* [Instrucción dada 1]: Enumere todos los calificativos que el pasaje atribuye a las reacciones emocionales.
* [Instrucción dada 2]: Transcriba del pasaje el tramo que va desde "Yerran en el" hasta "contundentes.".
─── Pasaje proporcionado ───
Esto debe ser así porque las reacciones emocionales suelen
ser exageradas, ciegas, confusas y poco útiles, y se prestan a la manipulación
interesada y la creación de estados de opinión que convienen a los que “pescan
en ríos revueltos”. Por ello interesa averiguar con desapasionada precisión cuánto
sucede e intentar determinar sus causas reales a fin de atinar en la respuesta
y fortalecer nuestra defensa. Nada se logra, por tanto, en culpabilizar del desastre
e identificar a sus autores con la totalidad del colectivo musulmán ni, tampoco,
con el fenómeno de la inmigración. Las generalizaciones, aparte de injustas, no
hacen más que desviar responsabilidades y camuflar incompetencias y errores.
Yerran en el diagnóstico y fallan en la solución de los problemas, como demuestra,
precisamente, el presidente Trump en Estados Unidos cuando dice combatir el
terrorismo islamista prohibiendo la entrada de todo musulmán a su país. Criminaliza
una religión. Y adopta, en su obcecación, medidas extremas que son inútiles y
zafias, entre otros motivos porque no se pueden poner puertas al campo ni muros
a los océanos, aunque permitan ganarse el apoyo emocional de los que creen que
los problemas complejos tienen soluciones simples y, en apariencia,
contundentes.
─── Información dada ───
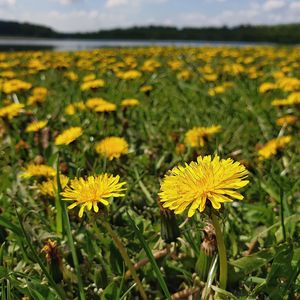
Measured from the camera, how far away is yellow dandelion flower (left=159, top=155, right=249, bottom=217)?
747 mm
───
* [Respuesta al ejercicio 1]: exageradas, ciegas, confusas, poco útiles

* [Respuesta al ejercicio 2]:
Yerran en el diagnóstico y fallan en la solución de los problemas, como demuestra,
precisamente, el presidente Trump en Estados Unidos cuando dice combatir el
terrorismo islamista prohibiendo la entrada de todo musulmán a su país. Criminaliza
una religión. Y adopta, en su obcecación, medidas extremas que son inútiles y
zafias, entre otros motivos porque no se pueden poner puertas al campo ni muros
a los océanos, aunque permitan ganarse el apoyo emocional de los que creen que
los problemas complejos tienen soluciones simples y, en apariencia,
contundentes.